▸ SELECTION
AI Search

Small-team SEO crawl checklist, what to crawl and what to ignore

Most crawl advice is written for enterprise teams. Here's the version for startups with one marketer running Screaming Frog once a quarter.

If you have one marketer, no dev budget this quarter, and a site under 10,000 pages, you do not need to crawl your entire site every week. You also do not need to fix every red cell in a 47-tab spreadsheet.

You need a quarterly crawl that answers three questions: Can Google and AI engines reach my important pages? Are those pages readable? Is anything blocking citations or rankings that I can fix without engineering?

Most crawl guides are written for enterprise teams with dedicated SEO engineers. This is the version for you.

What to crawl

Run a full crawl of your primary domain. Include staging if you are about to push a major redesign, otherwise skip it.

Set your crawl tool to follow internal links only. Respect robots.txt. Limit external links to one hop (you want to see what you are linking to, but you do not need to crawl Wikipedia).

If your site has more than 5,000 pages, filter the export down to:

You are not trying to achieve 100% coverage. You are trying to spot problems on pages that matter.

The five things I check first

I open every crawl export the same way. I sort by HTTP status, then by indexability, then by page depth. Here is what I am looking for.

1. 404s that should not be 404s

Filter to status code 404. Export the list. Cross-reference it against:

If a 404 used to get traffic or still has inbound links, either restore it or set up a 301 redirect to the closest live equivalent. If it is an old blog post with no traffic and no inbound links, leave it dead.

Do not batch-redirect everything to your homepage. That is a waste of link equity and it confuses Google. Redirect to the most relevant live page, or let it 404.

2. Orphan pages with traffic

Orphan pages are live URLs that have zero internal links pointing to them. They exist, they are indexed, but no visitor or crawler can reach them by clicking through your site.

Filter your crawl to pages with zero inbound internal links. Cross-reference against organic traffic in the last 90 days.

If an orphan page is getting clicks from Google or appearing in AI answers, it needs internal links. Add it to a relevant category hub, link it from a related blog post, or include it in a "related articles" module.

If it has no traffic and no reason to exist, either delete it or noindex it.

▸ SOURCE MATERIAL
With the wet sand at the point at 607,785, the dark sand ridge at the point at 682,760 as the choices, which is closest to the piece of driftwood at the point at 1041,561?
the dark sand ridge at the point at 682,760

▸ PROBLEMS TO WORK ON
(a) Using the crawl checklist, explain why a small team should not redirect all of its 404 pages to the homepage. Answer in one to three sentences.
(b) Pick up the SEO crawl checklist after its final sentence and keep writing it.

▸ TASK RESULTS
(a) Redirecting every dead URL to the homepage wastes link equity and confuses Google. Instead, each 404 should point to the most relevant live page or be left as a 404.

(b)
3. Indexable pages blocked by robots.txt or meta robots

Filter to pages that return a 200 status code but are blocked by robots.txt, a noindex tag, or X-Robots-Tag header.

If the page is meant to be indexed (a product page, a key landing page, a pillar post), remove the block. If it is a checkout flow, a thank-you page, or a customer portal, the block is correct.

The mistake I see most often: a staging directive (noindex) left in place after launch, or a robots.txt disallow that was meant for /admin/ accidentally covering /blog/.

Check your three to five most important landing pages manually. If any are blocked, escalate to your developer immediately.

4. Thin or duplicate title tags and meta descriptions

Sort by title tag. Look for exact duplicates, near-duplicates, or titles under 20 characters.

Duplicate titles confuse Google about which page to rank for a given query. They also make it harder for AI engines to differentiate between your pages when deciding what to cite.

Fix duplicates on:

Use a formula if you need to scale this quickly. For product pages: `[Product Name] | [Category] | [Brand]`. For blog posts: `[Headline] | [Brand Blog]`.

Meta descriptions matter less for rankings, but they still appear in classic search results and sometimes get pulled into AI answer snippets. If yours are missing or identical across dozens of pages, write unique ones for your top 20 traffic-driving URLs. Ignore the rest until you have time.

5. Deep pages that should not be deep

Page depth is the number of clicks from your homepage. A page that is five or six clicks deep is hard for crawlers to find and unlikely to rank well.

Filter to pages deeper than level 4. Cross-reference against traffic or conversion value.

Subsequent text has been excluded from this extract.